**Date:** Sat, 17 Sep 2005 17:04:56 +0200
**Reply-To:** Karl Koch <TheRanger@gmx.net>
**Sender:** "SPSSX(r) Discussion" <SPSSX-L@LISTSERV.UGA.EDU>
**From:** Karl Koch <TheRanger@gmx.net>
**Subject:** Linear Regression (2nd try)
**Content-Type:** text/plain; charset="us-ascii"
Hello list,

I have designed, performed, and analysised a 3x3x2 full factorial
experiment. For the analysis I have done an analysis with repeated ANOVA.
All main factors and all interactions were stat. significat.

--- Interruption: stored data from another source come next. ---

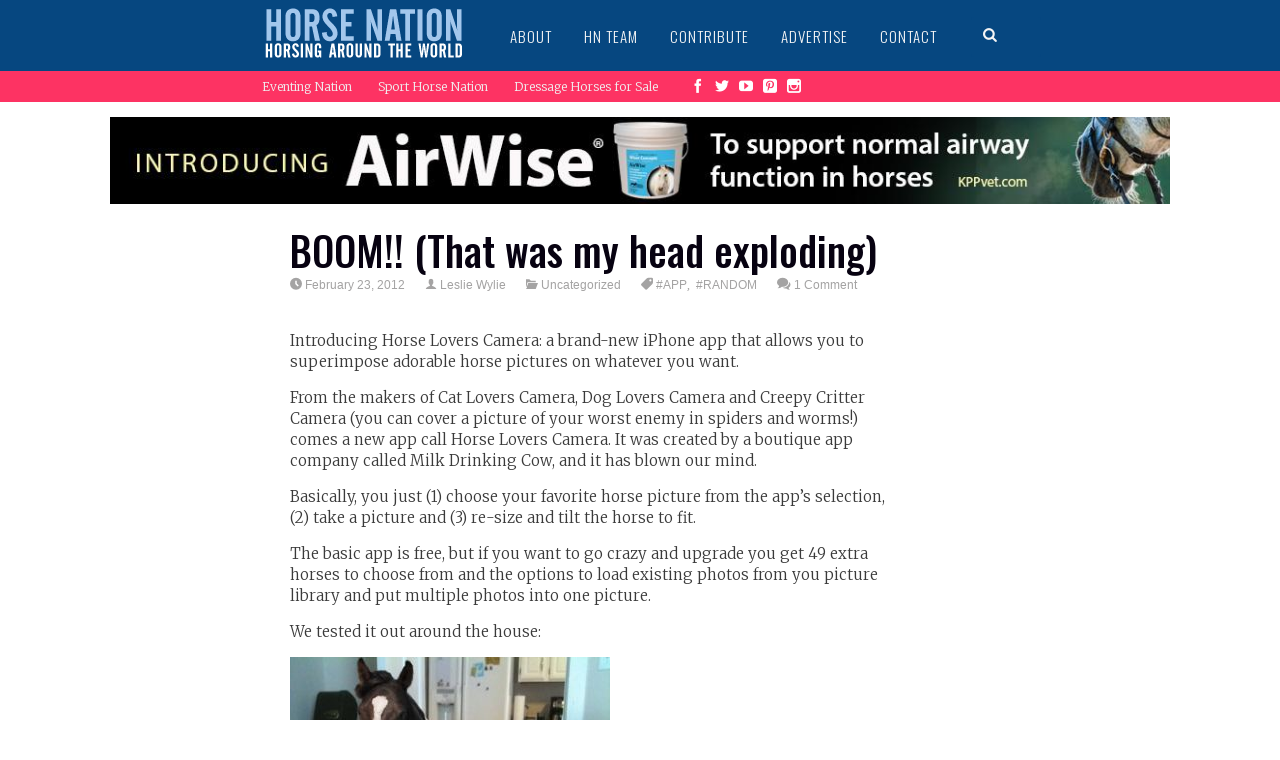

--- FILE ---
content_type: application/javascript
request_url: https://www.horsenation.com/wp-content/themes/sympagrid/pukka/framework/js/retina.js?ver=5.9.2
body_size: 884
content:
(function() {

  var root = (typeof exports == 'undefined' ? window : exports);

  var config = {
    // Ensure Content-Type is an image before trying to load @2x image
    // https://github.com/imulus/retinajs/pull/45)
    check_mime_type: true
  };



  root.Retina = Retina;

  function Retina() {}

  Retina.configure = function(options) {
    if (options == null) options = {};
    for (var prop in options) config[prop] = options[prop];
  };

  Retina.init = function(context) {
    if (context == null) context = root;

    var existing_onload = context.onload || new Function;

    context.onload = function() {
      var images = document.getElementsByTagName("img"), retinaImages = [], i, image;
      for (i = 0; i < images.length; i++) {
        image = images[i];
        retinaImages.push(new RetinaImage(image));
      }
      existing_onload();
    }
  };

  Retina.isRetina = function(){
    var mediaQuery = "(-webkit-min-device-pixel-ratio: 1.5),\
                      (min--moz-device-pixel-ratio: 1.5),\
                      (-o-min-device-pixel-ratio: 3/2),\
                      (min-resolution: 1.5dppx)";

    if (root.devicePixelRatio > 1)
      return true;

    if (root.matchMedia && root.matchMedia(mediaQuery).matches)
      return true;

    return false;
  };


  root.RetinaImagePath = RetinaImagePath;

  function RetinaImagePath(path, at_2x_path) {
    this.path = path;
    if (typeof at_2x_path !== "undefined" && at_2x_path !== null) {
      this.at_2x_path = at_2x_path;
      this.perform_check = false;
    } else {
      this.at_2x_path = path.replace(/\.\w+$/, function(match) { return "@2x" + match; });
      this.perform_check = true;
    }
  }

  RetinaImagePath.confirmed_paths = [];

  RetinaImagePath.prototype.is_external = function() {
    return !!(this.path.match(/^https?\:/i) && !this.path.match('//' + document.domain) )
  }

  RetinaImagePath.prototype.check_2x_variant = function(callback) {
    var http, that = this;
    if (this.is_external()) {
      return callback(false);
    } else if (!this.perform_check && typeof this.at_2x_path !== "undefined" && this.at_2x_path !== null) {
      return callback(true);
    } else if (this.at_2x_path in RetinaImagePath.confirmed_paths) {
      return callback(true);
    } else {
      http = new XMLHttpRequest;
      http.open('HEAD', this.at_2x_path);
      http.onreadystatechange = function() {
        if (http.readyState != 4) {
          return callback(false);
        }

        if (http.status >= 200 && http.status <= 399) {
          if (config.check_mime_type) {
            var type = http.getResponseHeader('Content-Type');
            if (type == null || !type.match(/^image/i)) {
              return callback(false);
            }
          }

          RetinaImagePath.confirmed_paths.push(that.at_2x_path);
          return callback(true);
        } else {
          return callback(false);
        }
      }
      http.send();
    }
  }



  function RetinaImage(el) {
    this.el = el;
    this.path = new RetinaImagePath(this.el.getAttribute('src'), this.el.getAttribute('data-at2x'));
    var that = this;
    this.path.check_2x_variant(function(hasVariant) {
      if (hasVariant) that.swap();
    });
  }

  root.RetinaImage = RetinaImage;

  RetinaImage.prototype.swap = function(path) {
    if (typeof path == 'undefined') path = this.path.at_2x_path;

    var that = this;
    function load() {
      if (! that.el.complete) {
        setTimeout(load, 5);
      } else {
        that.el.setAttribute('width', that.el.offsetWidth);
        that.el.setAttribute('height', that.el.offsetHeight);
        that.el.setAttribute('src', path);
      }
    }
    load();
  }




  if (Retina.isRetina()) {
    Retina.init(root);
  }

})();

Now, for a second purpose I need a different form of analysis. I need a
function that can predict future dependent variables based on the choice of
factorial levels. The dataset of the previously mentioned experiment was
rich (over 2300 data points) and should have a decent power. I basically
want a function that allows me to estimate Y based on my three factors (X1,
X2, and X3). My factor levels are either continous or descrete (which will
be transformed into contineous).

I think regression analysis is the right tool for my purpose. However, I
have not worked with this analytical tool before. I have done some reading
already but not much of it in SPSS.

Therefore, I have some questions:

1) Based on the experimental design, is the multiple linear regression the
right statistical method to use for this purpose (assuming that the
relations are linear)? Or are there other approaches in SPSS that could do
equally well in order to obtain a function that can best explain and predict
future values?

2) According to my ANOVA results, confirmed by my contrasts, I have
interaction effects in all my two-way and also in my three-way interaction.
The bottomline is, this dataset is quite interactive. However the
interaction effects do not appear to be very strong. Is this a problem for
regression analysis? If yes, how can it be tackled with? Are ther any aids
that could be used to account for that?

3) Since I have three IVs, based on my DOE, could overfitting occur. How
could I compensate that witout taking out IVs? Can overfitting occur by
putting in too many results?

4) Does somebody know a good tutorial for doing this kind of multiple linear
regression (based on the 3 IV and the 1 DV) with SPSS? Are there good books
or articles or other online resources that especially cover this?

Kind Regards,
Karl